ZU ERLEDIGENDE AUFGABE: Geben Sie aus dem Text zum Zürcher Modell der sozialen Motivation alles von „Von Norbert Bischof“ bis hinunter zu „Zusammenarbeit der Mitarbeitenden.“ wortwörtlich wieder.

___ TEXT

Von Norbert Bischof (1989) stammt das Zürcher Modell der sozialen Motivation. Der Psychologe nennt drei Grundmotive, die Menschen auf aller Welt durchs Leben leiten: Sicherheit, Erregung, Autonomie:
- Sicherheit: Der Mensch trägt das Bedürfnis nach Beständigkeit, Stabilität, Sicherheit und Ausgleich in sich. Er sehnt sich nach Bindung und Fürsorge, Heimat und Tradition. Dieses Motiv ist angesprochenen, wenn es um den Wunsch der Mitarbeiter nach einem sicheren Arbeitsplatz geht oder der Wunsch nach gutem Betriebsklima und gelungener Zusammenarbeit der Mitarbeitenden.
- Erregung: Der Mensch sucht neue Reize, er will einzigartig sein, aus dem Gewohnten ausbrechen und aktiv sein. Aus diesem Motiv heraus suchen Mitarbeiter neue Aufgaben und sie wollen Dinge anders tun als bisher.

______
___ BEREITGESTELLTE DATEN

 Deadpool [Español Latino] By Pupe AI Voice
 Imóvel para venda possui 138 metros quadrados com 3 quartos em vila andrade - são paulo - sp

______

ANTWORT ZUR ÜBUNG:
Von Norbert Bischof (1989) stammt das Zürcher Modell der sozialen Motivation. Der Psychologe nennt drei Grundmotive, die Menschen auf aller Welt durchs Leben leiten: Sicherheit, Erregung, Autonomie:
- Sicherheit: Der Mensch trägt das Bedürfnis nach Beständigkeit, Stabilität, Sicherheit und Ausgleich in sich. Er sehnt sich nach Bindung und Fürsorge, Heimat und Tradition. Dieses Motiv ist angesprochenen, wenn es um den Wunsch der Mitarbeiter nach einem sicheren Arbeitsplatz geht oder der Wunsch nach gutem Betriebsklima und gelungener Zusammenarbeit der Mitarbeitenden.